* _The problem_
From the transcript, list each kind of organism that David Zeevi names in his opening definition of the microbiome.

* _Passage shown_
- Opening Delimiter -

David Zeevi [17:32] – Yhe gut microbiome is the ecosystem of bacteria archaea which is also a type of unicellular creature, fungi, viruses and small worms or whatever that we have in and around our body that are not of human origin, that’s the microbiome generally. All of its associated genes and genetic material and so on and so forth. That’s what usually people mean when they say microbiome. As I said before, it’s huge. There’s a lot of cells, there’s a lot of diversity there. There are a lot of genes, and there are more and more related, more and more relations are found between this gut microbiome and many disorders and different outcomes. I can name a few examples. One of my favorite microbiome studies was done in Stanley Hazen’s group in the Cleveland Clinic. They looked at carnitine, which is a compound that is found in red meat. This carnitine is metabolized by the microbiome to form TMA. It’s a compound. TMA is then oxidized in the liver to form TMAO, and TMAO causes a reduce in reverse cholesterol transport and bile acid synthesis. These are long words, but what it essentially means is that it causes atherosclerosis. These two processes, if they it causes atherosclerosis, it causes your arteries to clot. Interestingly, if you remove these specific microbes that metabolize carnitine from the equation, the downstream effects are attenuated as well. This was a major thing for us because this is the first time we saw that the microbiome can affect how each and every one of us responds to nutrition, so it was beautiful.

David Zeevi [19:41] – Another study, by Nan Chin and colleagues in 2014. I’m not sure, maybe it was published in Nature but I’m not sure. They showed that you can accurately detect cirrhosis, liver disease by only looking at your gut microbes and that showed us that the gut microbes can reflect our health status.

Craig Cannon [20:11] – In monitoring what people are eating and their stool samples, you can kind of recompose what their gut microbiome is, right?

David Zeevi [20:20] – Right. Well, you have to measure the gut microbiome as well but you can, maybe you can get some idea on their health status and what they’re eating from the gut microbiome. It’s not only that microbes can reflect your health they can also actively affect your health and there are a few very nice studies by Jeff Gordon’s group at Washington University of St. Louis, especially one that I liked the most from 2013, they took pairs of twins that were discordant for obesity. One twin obese and one twin was–

Craig Cannon [21:07] – These are mice?

- Closing Delimiter -

* _Dataset excerpts_
- Opening Delimiter -

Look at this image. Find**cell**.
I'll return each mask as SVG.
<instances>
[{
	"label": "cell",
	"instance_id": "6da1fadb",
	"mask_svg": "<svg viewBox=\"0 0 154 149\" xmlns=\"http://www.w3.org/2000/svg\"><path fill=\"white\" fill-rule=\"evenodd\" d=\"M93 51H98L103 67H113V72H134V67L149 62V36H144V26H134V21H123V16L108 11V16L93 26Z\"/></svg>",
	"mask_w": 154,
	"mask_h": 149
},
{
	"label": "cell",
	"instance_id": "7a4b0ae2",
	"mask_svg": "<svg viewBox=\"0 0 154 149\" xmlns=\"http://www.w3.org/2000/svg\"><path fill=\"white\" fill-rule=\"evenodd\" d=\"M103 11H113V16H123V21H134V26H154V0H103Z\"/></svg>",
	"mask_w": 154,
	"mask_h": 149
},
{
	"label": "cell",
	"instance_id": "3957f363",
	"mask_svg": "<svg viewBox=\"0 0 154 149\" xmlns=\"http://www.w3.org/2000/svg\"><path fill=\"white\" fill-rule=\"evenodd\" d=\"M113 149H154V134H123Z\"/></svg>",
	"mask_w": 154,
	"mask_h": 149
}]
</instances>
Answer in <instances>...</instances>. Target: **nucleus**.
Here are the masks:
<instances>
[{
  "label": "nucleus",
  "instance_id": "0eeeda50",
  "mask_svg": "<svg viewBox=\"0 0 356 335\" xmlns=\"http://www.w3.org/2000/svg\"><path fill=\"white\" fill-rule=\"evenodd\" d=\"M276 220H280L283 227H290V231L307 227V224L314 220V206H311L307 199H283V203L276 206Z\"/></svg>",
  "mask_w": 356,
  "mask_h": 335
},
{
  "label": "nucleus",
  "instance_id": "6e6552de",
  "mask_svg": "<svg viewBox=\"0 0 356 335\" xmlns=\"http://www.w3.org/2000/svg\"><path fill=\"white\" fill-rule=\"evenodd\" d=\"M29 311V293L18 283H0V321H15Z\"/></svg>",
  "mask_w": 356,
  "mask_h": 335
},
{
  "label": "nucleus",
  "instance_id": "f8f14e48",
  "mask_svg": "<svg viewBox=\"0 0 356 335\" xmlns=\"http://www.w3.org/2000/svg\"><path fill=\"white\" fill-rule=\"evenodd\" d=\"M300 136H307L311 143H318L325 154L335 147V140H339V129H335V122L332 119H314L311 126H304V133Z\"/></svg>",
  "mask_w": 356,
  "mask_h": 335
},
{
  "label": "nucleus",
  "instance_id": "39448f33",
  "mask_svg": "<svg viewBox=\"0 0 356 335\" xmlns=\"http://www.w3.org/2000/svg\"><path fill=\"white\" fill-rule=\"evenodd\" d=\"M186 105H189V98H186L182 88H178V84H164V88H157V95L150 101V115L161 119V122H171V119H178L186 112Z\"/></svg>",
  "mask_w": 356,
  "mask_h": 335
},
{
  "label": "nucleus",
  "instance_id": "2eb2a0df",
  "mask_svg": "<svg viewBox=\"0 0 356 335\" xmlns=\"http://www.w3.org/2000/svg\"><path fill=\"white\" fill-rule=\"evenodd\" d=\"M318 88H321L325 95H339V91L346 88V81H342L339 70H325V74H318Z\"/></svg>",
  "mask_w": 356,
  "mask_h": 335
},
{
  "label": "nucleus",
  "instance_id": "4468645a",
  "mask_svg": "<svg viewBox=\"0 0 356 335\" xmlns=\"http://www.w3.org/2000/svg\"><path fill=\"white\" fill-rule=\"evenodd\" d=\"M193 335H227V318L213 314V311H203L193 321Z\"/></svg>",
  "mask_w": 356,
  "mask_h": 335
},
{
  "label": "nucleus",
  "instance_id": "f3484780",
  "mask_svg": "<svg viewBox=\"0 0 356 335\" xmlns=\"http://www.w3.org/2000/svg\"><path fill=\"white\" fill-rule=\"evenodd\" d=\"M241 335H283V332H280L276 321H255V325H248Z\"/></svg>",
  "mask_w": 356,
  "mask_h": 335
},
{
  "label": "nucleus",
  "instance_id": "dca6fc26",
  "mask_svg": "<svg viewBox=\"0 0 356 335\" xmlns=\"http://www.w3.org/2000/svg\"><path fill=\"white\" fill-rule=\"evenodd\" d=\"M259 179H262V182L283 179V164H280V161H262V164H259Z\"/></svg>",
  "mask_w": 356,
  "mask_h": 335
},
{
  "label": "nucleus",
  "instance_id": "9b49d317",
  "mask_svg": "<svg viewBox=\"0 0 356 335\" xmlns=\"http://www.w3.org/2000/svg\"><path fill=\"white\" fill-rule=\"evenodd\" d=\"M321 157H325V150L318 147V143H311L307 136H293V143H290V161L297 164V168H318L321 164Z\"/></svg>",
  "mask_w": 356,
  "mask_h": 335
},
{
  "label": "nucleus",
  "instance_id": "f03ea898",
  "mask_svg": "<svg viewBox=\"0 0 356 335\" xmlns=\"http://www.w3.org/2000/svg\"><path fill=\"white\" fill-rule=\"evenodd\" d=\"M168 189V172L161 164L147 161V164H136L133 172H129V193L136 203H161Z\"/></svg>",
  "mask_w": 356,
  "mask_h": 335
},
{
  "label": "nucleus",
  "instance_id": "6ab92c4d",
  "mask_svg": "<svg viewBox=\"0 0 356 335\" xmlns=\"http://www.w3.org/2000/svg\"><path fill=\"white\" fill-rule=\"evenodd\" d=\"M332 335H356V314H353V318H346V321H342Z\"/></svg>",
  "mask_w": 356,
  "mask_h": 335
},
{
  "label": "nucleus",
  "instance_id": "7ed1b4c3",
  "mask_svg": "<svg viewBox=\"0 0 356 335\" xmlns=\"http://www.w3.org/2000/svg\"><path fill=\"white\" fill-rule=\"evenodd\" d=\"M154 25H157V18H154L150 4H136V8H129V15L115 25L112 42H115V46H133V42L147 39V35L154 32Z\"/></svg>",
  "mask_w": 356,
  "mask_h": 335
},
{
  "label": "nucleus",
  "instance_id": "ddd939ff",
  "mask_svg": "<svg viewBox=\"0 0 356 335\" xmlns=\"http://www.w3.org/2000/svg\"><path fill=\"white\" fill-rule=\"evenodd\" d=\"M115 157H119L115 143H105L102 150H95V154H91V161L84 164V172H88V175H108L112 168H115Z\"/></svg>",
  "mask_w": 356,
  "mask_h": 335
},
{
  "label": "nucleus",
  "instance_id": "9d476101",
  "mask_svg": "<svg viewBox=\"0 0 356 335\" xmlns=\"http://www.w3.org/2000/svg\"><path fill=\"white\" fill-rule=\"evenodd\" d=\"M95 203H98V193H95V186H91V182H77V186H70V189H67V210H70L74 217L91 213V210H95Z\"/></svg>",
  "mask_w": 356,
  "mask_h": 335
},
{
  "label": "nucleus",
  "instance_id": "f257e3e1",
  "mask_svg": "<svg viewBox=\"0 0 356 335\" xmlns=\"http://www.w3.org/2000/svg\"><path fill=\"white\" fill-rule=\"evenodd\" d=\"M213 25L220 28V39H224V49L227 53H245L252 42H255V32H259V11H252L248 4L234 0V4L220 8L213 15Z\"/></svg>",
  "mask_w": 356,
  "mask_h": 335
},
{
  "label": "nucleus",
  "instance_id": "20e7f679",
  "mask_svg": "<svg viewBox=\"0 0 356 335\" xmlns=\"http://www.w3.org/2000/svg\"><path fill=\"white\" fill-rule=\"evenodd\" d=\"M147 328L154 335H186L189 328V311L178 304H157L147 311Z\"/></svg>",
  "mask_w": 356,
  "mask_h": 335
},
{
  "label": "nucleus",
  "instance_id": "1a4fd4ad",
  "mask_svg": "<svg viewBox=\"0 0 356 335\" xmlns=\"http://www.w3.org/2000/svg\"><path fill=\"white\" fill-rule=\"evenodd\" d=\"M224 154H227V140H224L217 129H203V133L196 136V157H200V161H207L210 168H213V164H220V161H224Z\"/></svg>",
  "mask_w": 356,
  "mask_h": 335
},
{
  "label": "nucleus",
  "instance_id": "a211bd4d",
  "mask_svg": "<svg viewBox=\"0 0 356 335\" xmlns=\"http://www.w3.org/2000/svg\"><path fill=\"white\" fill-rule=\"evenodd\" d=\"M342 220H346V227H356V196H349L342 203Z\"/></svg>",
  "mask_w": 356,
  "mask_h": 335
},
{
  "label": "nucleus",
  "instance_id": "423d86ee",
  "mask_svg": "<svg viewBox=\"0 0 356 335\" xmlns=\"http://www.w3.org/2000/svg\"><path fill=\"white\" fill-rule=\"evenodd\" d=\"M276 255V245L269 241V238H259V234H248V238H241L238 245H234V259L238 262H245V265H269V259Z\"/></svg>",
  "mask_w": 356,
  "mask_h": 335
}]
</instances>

- Closing Delimiter -

* _Output_
Bacteria, archaea, fungi, viruses, small worms